I'm sure I'll get blasted by this but i've had little luck in the dc area getting folks to tune my skis to their original factoring settings which to me should be a no brainer. I have k2s and while i can't recall the bevel settings and all that sitting right here -- at one time i could and i even had the paper work to back it up. But take them to a ski shop and say "oh and make sure the bevel is set to X" and i have been stared at like i was talking in some alien tongue. I had one place tell them they didn't know if they could set the machine to do it and so forth...
anyway regardless of whether it makes any difference to the way I ski, i think at a bear minimum any shop should set the skis to the factory supplied default! Don't you?
But it gets worse: I called K2 and asked them, "please refer to me a shop in the DC area that will tune the ski to your specs." They said they had NO IDEA. this is just wrong!
But I rant -- and I did not answer your question. I'd probably go (if you can) to some reputable shop there (assuming you are there now and coming to DC?) and just have them set up to the factory defaults and sharpened -- you might leave the edges sharped out to the widest bit of the shovel and tail, some places will knock that off alot ... and i think that little bit of extra edge can be nicer on harder snow and package, glazed off services.
On the hand you might find it "hooky or grabby" which is 100% subjective.
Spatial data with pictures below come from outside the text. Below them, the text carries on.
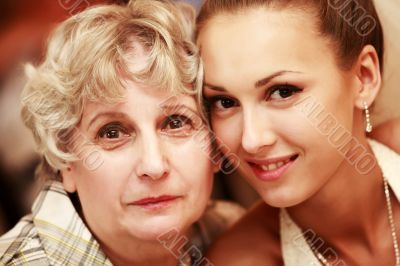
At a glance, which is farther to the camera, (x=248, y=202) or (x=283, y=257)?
(x=248, y=202)

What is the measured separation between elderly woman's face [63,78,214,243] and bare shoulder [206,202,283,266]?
28 cm

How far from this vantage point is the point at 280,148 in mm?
1409

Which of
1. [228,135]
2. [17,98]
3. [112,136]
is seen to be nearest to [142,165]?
[112,136]

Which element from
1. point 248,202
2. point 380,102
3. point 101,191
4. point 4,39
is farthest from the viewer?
point 4,39

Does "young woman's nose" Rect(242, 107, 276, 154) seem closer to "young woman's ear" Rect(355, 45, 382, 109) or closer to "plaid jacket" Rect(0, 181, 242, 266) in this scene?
"young woman's ear" Rect(355, 45, 382, 109)

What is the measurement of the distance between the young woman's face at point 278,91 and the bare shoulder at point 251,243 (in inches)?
11.0

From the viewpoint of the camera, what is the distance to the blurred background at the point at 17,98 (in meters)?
1.89

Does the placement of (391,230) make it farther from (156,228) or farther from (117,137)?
(117,137)

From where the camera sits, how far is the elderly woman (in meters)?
1.36

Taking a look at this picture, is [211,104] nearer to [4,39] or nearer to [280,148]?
[280,148]

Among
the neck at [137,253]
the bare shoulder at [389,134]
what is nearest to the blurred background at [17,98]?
the bare shoulder at [389,134]

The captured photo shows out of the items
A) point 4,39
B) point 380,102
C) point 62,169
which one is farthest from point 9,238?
point 4,39

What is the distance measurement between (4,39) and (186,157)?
2.03 meters

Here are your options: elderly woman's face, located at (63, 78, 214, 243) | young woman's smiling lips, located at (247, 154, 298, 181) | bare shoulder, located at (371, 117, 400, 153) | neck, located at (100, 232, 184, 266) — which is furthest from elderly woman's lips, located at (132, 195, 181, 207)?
bare shoulder, located at (371, 117, 400, 153)
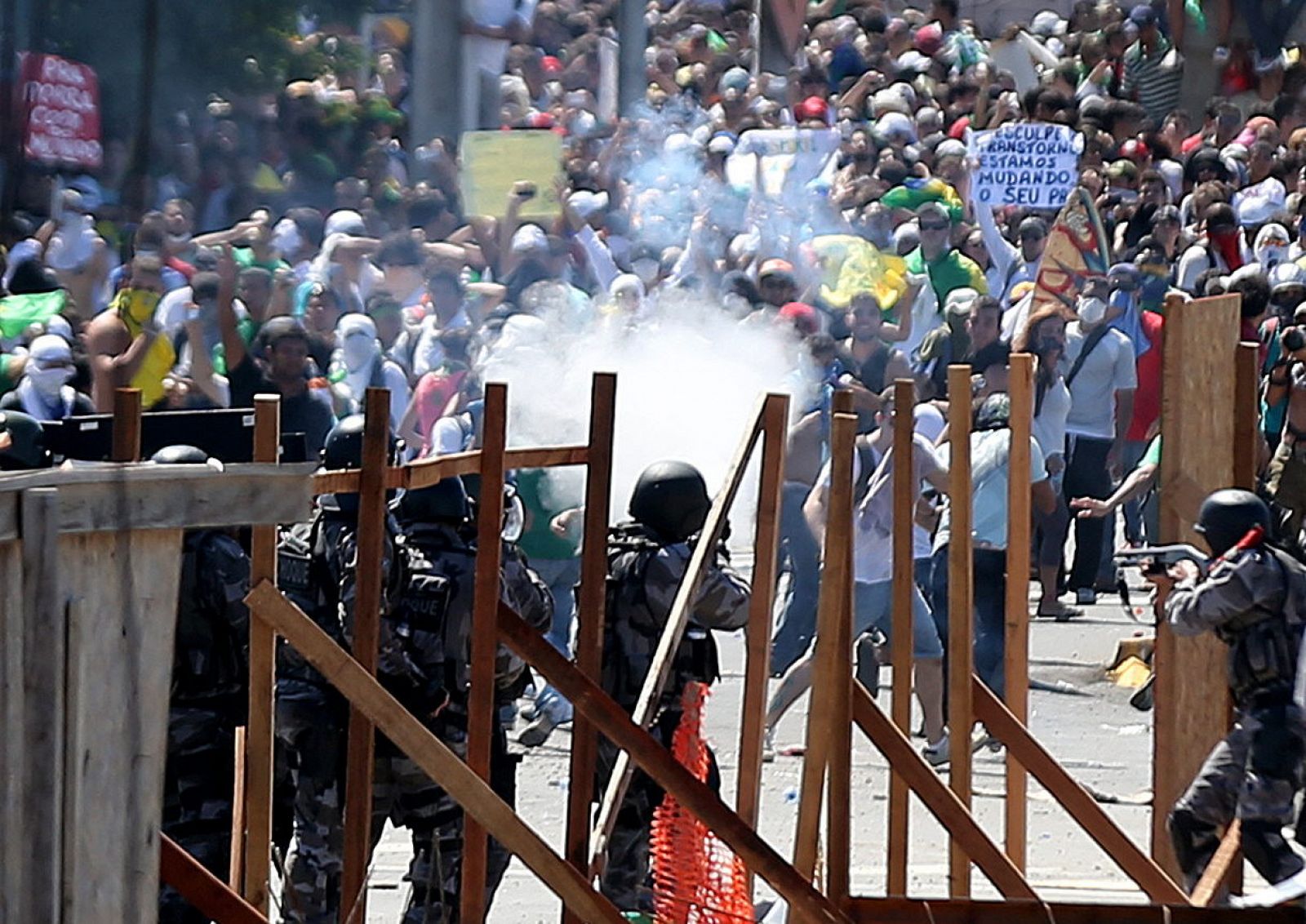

But the nice thing is you can always take your hooky and grabby skis and go to the resort ski shop and they'll knock it down a bit and not charge, whereas the opposite: sharping, will cost right?
Now as to the tool: I bought a "bevel" sharpening tool and frankly I didn't think it was terribly useful. Could be user error -- I still have it, I still bring it when I go on a trip... and from time to time I still rub the thing up and down my ski edges... But I think that justs makes me feel better. It's one of these from fk -- i have the "multi" but there are several.
http://www.fktools-us.com/ NOTE: i had to buy several stones to go with it.
LOCAL to DC: I still think if you are HERE and you want good work done on your skis, the washington DC ski center is among the better.